The minimal version above breaks the first time the API has a hiccup. Before adding your own retry logic, note that the SDK retries certain transient failures up to two times by default with short exponential backoff. Adding an explicit retry layer on top gives you visibility into what is failing and control over the policy. Three errors are particularly common in early projects and worth handling explicitly:

from anthropic import Anthropic, RateLimitError, APIConnectionError, APIStatusError
import time
client = Anthropic()

def send_message(messages, system_prompt, retries=3):
  for attempt in range(retries):
    try:
      return client.messages.create(
        model="claude-haiku-4-5",
        max_tokens=1024,
        system=system_prompt,
        messages=messages,
        timeout=30,
      )
except RateLimitError:
  wait = 2 ** attempt
  print(f"Rate limited. Retrying in {wait}s...")
  time.sleep(wait)
except APIConnectionError:
  print("Network problem. Retrying...")
  time.sleep(1)
except APIStatusError as e:
  print(f"API returned an error: {e}")
  return None
print("Gave up after multiple retries.")
return None

Now your main loop can call send_message(messages, system_prompt) and only proceed if the response is not None. Three patterns are worth noticing here:

Exponential backoff on rate limits. Each retry waits twice as long as the last, which is the standard way to back off without hammering the API.
Connection errors are common on flaky networks and almost always succeed on retry.
Generic API errors get logged so you can read them later, instead of silently disappearing.

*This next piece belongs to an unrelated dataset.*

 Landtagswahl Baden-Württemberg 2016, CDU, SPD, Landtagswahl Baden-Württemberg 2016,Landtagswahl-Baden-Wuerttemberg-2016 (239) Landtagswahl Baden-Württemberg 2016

At this scale, that level of error handling is sufficient. The list of failure modes grows quickly once you have actual users.

Where this stops working

What you have now runs. It will answer questions in your terminal for hours. There is a meaningful distance between this and something a business can put in front of customers or use to handle internal queries at scale. Specifically:

The conversation history grows without limit. Every turn appends to messages. After enough turns you will exceed the model’s context window, and even before that, each request gets more expensive because every previous turn is being re-sent. Real systems summarise or truncate old turns.
No application-level moderation. Claude is trained to refuse a wide range of harmful requests, but that does not handle every business-specific edge case. You will need to think about what content is appropriate for your specific application and add filtering or routing around the model as needed.
No persistence across sessions. Close the terminal and the conversation is gone. Real bots store the relevant context somewhere a future session can read it.
No factual grounding. The model will confidently make up information that sounds right. For a Python tutor that is mostly harmless. For a customer service bot answering questions about your product, hallucination is a recurring reason real pilot projects get shelved. The standard fix is retrieval over your own data, so the model is answering from sources you control rather than reaching into its training memory.
No cost monitoring. A loop somewhere that accidentally fires 10,000 requests can rack up real money before you notice. Real deployments meter every call and alert on anomalies.

These are the issues that turn a working demo into something users can rely on. Red Eagle Tech has written up what makes AI chatbots actually work in production for anyone wondering what those production patterns look like in practice.

What to try next

The code above is the skeleton. The interesting work starts when you push on it:

Add a summarisation step that compresses old turns once the conversation gets long.
Add streaming so replies appear chunk-by-chunk instead of all at once.
Wrap the bot in a Flask or FastAPI endpoint so it can be called from a web page.
Add an input filter that rejects or rewrites obviously off-topic or unsafe requests before they reach the model.
Connect a vector database so the bot can look up real information instead of making it up.

Each of those is a separate tutorial in itself. You now have the base they all build on.